Listed records:
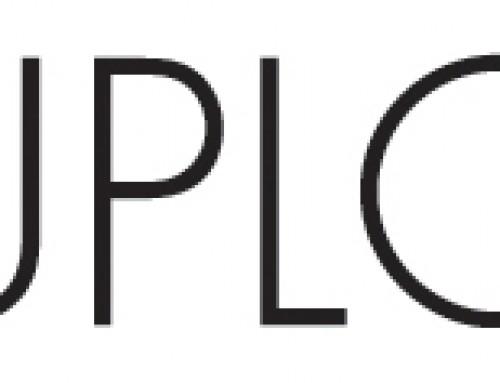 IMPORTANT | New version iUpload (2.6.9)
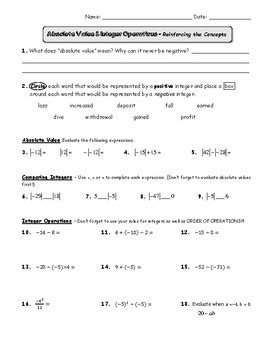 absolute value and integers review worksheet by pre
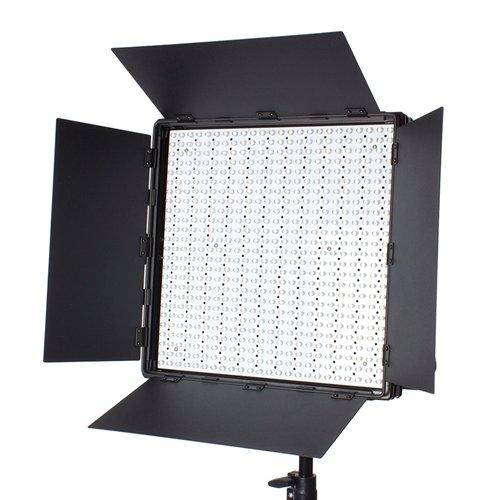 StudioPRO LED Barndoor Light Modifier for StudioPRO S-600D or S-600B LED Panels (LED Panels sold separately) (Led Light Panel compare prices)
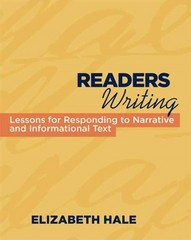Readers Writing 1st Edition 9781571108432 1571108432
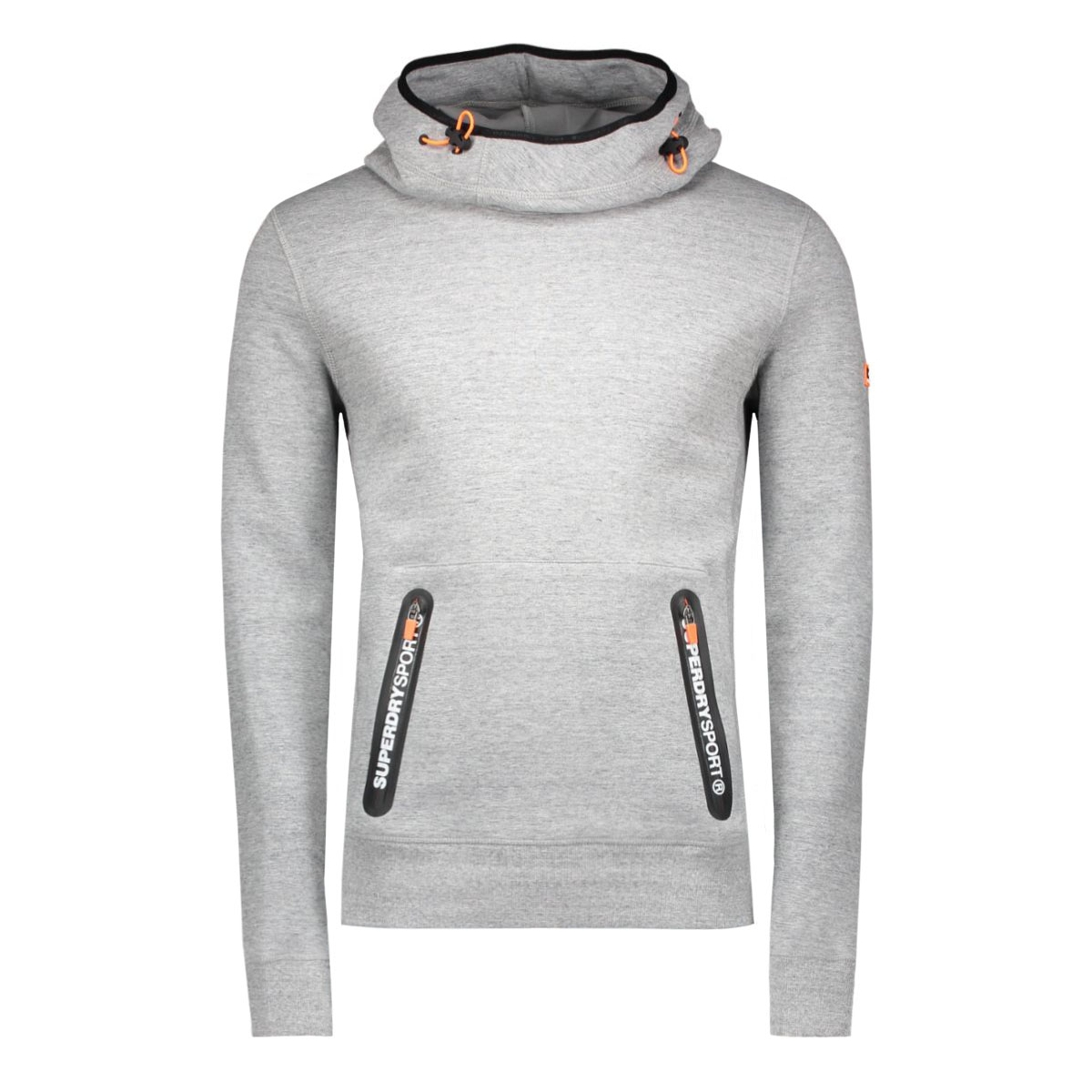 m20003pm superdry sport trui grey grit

...

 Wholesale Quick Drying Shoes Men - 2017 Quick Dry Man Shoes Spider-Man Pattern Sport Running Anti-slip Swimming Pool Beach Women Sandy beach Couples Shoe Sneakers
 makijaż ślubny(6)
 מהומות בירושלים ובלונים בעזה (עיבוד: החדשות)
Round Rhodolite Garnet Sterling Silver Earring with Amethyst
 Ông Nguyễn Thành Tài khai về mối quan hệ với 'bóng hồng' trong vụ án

Exercise aim: The answer must be the lines above from the one containing "IMPORTANT | New version iUpload (2.6.9)" through the one containing "m20003pm superdry sport trui grey grit", reproduced exactly, with no pictures and nothing else.

Written solution:
 IMPORTANT | New version iUpload (2.6.9)
 absolute value and integers review worksheet by pre
 StudioPRO LED Barndoor Light Modifier for StudioPRO S-600D or S-600B LED Panels (LED Panels sold separately) (Led Light Panel compare prices)
Readers Writing 1st Edition 9781571108432 1571108432
 m20003pm superdry sport trui grey grit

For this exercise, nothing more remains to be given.